Coach (including National Express and Megabus)
Coaches operated by National Express and Megabus drop you off at Victoria Coach Station. They’re usually inexpensive and often have Wi-Fi and phone charging points. They can also carry your luggage in the hold – check Megabus limits and National Express limits.
However, buses are not the fastest way to reach Central London. How long they take depends on traffic, time of day and other factors.
Depart from: Heathrow Central Bus Station between Terminals 2 and 3 is the quickest departure point for both National Express and Megabus coaches. If you leave Terminal 4, take the free shuttle to the bus station. You can also alight a coach from Terminal 5 (look for arrivals level stops 13, 14 and 15 for Megabus).
Possible destinations: Victoria Coach Station. From there, it is a short walk to the Victoria Line at Victoria Station; the line stops at Green Park, Oxford Circus, Warren Street and King’s Cross (at an extra cost).
When does it run? National Express coaches usually run throughout the day, with a service gap between 1 a.m. and 3.45 a.m. Check the exact timetable for your route here. You can find out more about Megabus times on its website.
Transit time: From Terminals 2 and 3, National Express coaches take anywhere from 55 minutes to one hour and 20 minutes to reach Victoria Coach Station, depending on the time of day you travel. Megabus lists transit times of 45 and 55 minutes for the same journey.
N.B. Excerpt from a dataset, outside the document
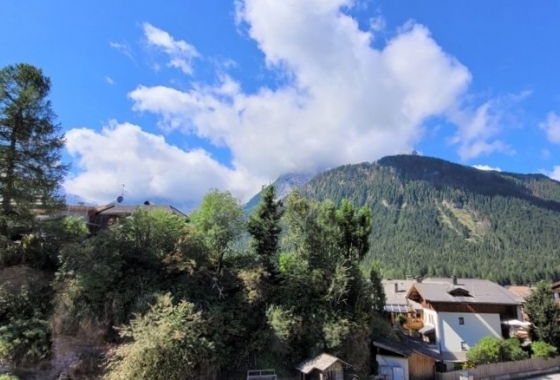 Sale - Apartment - Sexten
From Terminal 5, National Express coaches can take anywhere from one hour and 20 minutes to one hour and 35 minutes.
Estimated cost: For National Express coaches, a single journey starts from 6 pounds ($7.42) per person. For Megabus coaches, a single journey starts from 8 British pounds ($9.89).
Other travel options
You can take local bus 285 from Heathrow Central Bus Station (serving Terminals 2 and 3) to Feltham train station. It’s 16 stops away. From there, you can hop on a 30-or-45-minute train to Waterloo via Clapham Junction.
London bus “hopper fares” cost 1.75 British pounds ($2.16), and train tickets start from 8.60 pounds ($10.64) per person. This option is on the cheaper side. However, it’s very long-winded, especially since you can reach Waterloo Station from Paddington via the Bakerloo Line and the Piccadilly Line (with a change to Jubilee Line at Green Park).
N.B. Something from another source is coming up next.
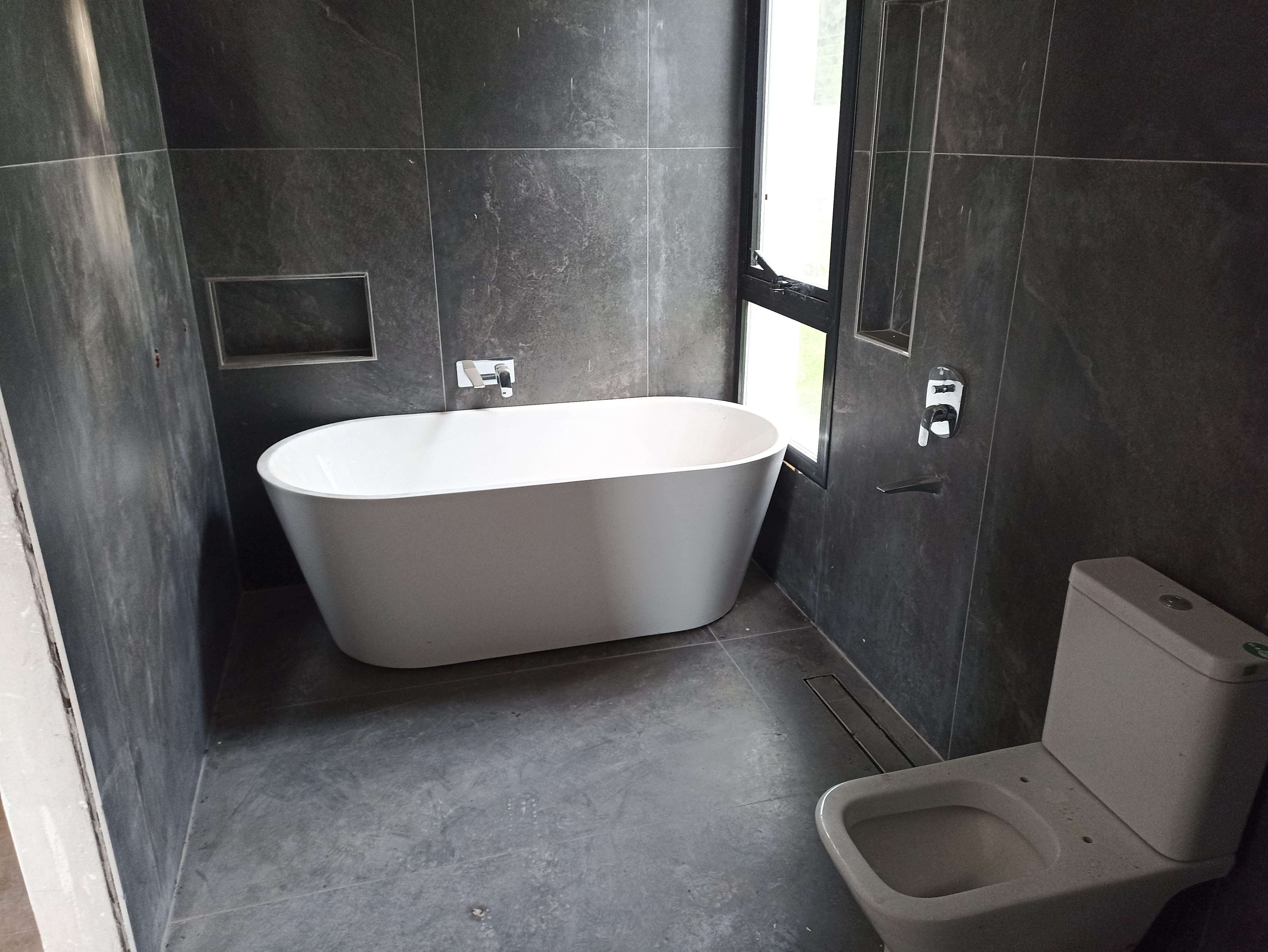 Baño Principal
For those traveling somewhere in Greater London, rather than Central London, there are several local bus routes from the airport. View them here.
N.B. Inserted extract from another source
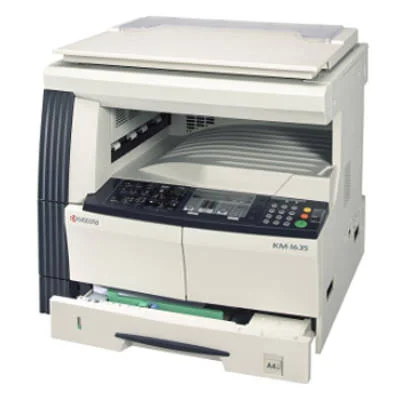 Tonery do Kyocera KM-1635 - zamienniki i oryginalne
The best way to get from Heathrow Airport to London depends on your budget, your amount of luggage, and how much time and hassle you are willing to invest in the journey.
If you want to avoid street traffic and save money, the Elizabeth Line and Tube are our top picks. If speed is your primary concern, it’s hard to ignore the Heathrow Express. Need to get away from dragging luggage around or just want the absolutely simplest path from Point A to B? Consider an Uber or taxi.